Are you able to load the ChromaDB from disk and have it being non empty?

#%% Step 1: Load PDF
from langchain.document_loaders import PyPDFLoader
from langchain.text_splitter import RecursiveCharacterTextSplitter

loader = PyPDFLoader("basic_langchain/machinelearning-lecture01.pdf")
pages = loader.load()
all_page_text=[p.page_content for p in pages]
joined_page_text=" ".join(all_page_text)

# Step 2: Split
text_splitter = RecursiveCharacterTextSplitter(chunk_size = 1500,chunk_overlap = 150)
splits = text_splitter.split_text(joined_page_text)



# %% Step 3: Embed and vectorize and store
from langchain.embeddings.openai import OpenAIEmbeddings
from langchain.vectorstores import Chroma


persist_directory = 'basic_langchain/chroma_storage'

embedding = OpenAIEmbeddings()


vectordb = Chroma.from_texts(
    texts=splits,
    embedding=embedding,
    persist_directory=persist_directory
)
# print(vectordb._collection.count()) returns 45

# %% Step 4: Load the saved chroma db


vectordb_loaded = Chroma(
    persist_directory=persist_directory,
    embedding_function=embedding
)
#print(vectordb_loaded._collection.count()) returns 0

Sorry for the late response on this.

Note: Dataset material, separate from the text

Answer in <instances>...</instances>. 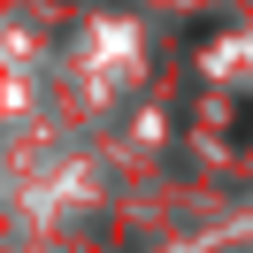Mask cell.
<instances>
[{"instance_id":"6da1fadb","label":"cell","mask_w":253,"mask_h":253,"mask_svg":"<svg viewBox=\"0 0 253 253\" xmlns=\"http://www.w3.org/2000/svg\"><path fill=\"white\" fill-rule=\"evenodd\" d=\"M230 138H238V146H253V100H238V123H230Z\"/></svg>"}]
</instances>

You have forgot to mention vectordb.persist() at step 3.

Below is the complete code for your reference:

#%% Step 1: Load PDF
from langchain.document_loaders import PyPDFLoader
from langchain.text_splitter import RecursiveCharacterTextSplitter

loader = PyPDFLoader("docs/cs229_lectures/MachineLearning-Lecture01.pdf")
pages = loader.load()
all_page_text=[p.page_content for p in pages]
joined_page_text=" ".join(all_page_text)

# Step 2: Split
text_splitter = RecursiveCharacterTextSplitter(chunk_size = 1500,chunk_overlap = 150)
splits = text_splitter.split_text(joined_page_text)

# %% Step 3: Embed and vectorize and store
from langchain.embeddings.openai import OpenAIEmbeddings
from langchain.vectorstores import Chroma

persist_directory = 'basic_langchain/chroma_storage'
embedding = OpenAIEmbeddings()

vectordb = Chroma.from_texts(
    texts=splits,
    embedding=embedding,
    persist_directory=persist_directory
)

vectordb.persist()

vectordb_loaded = Chroma(
    persist_directory=persist_directory,
    embedding_function=embedding
)
print(vectordb_loaded._collection.count())

I have tested above code and it is working fine. Also I have checked output folder basic_langchain/chroma_storage, required parquet files are present after persisting.

image

I would suggest to check the folder content after executing persist function. You would notice the difference.

It works!! Thanks you @raj !!

2 Likes

Awesome, please feel free to reach out to us for any additional query.

1 Like

@raj how to avoid splitting/chunking if already a doc was added to the vectordb?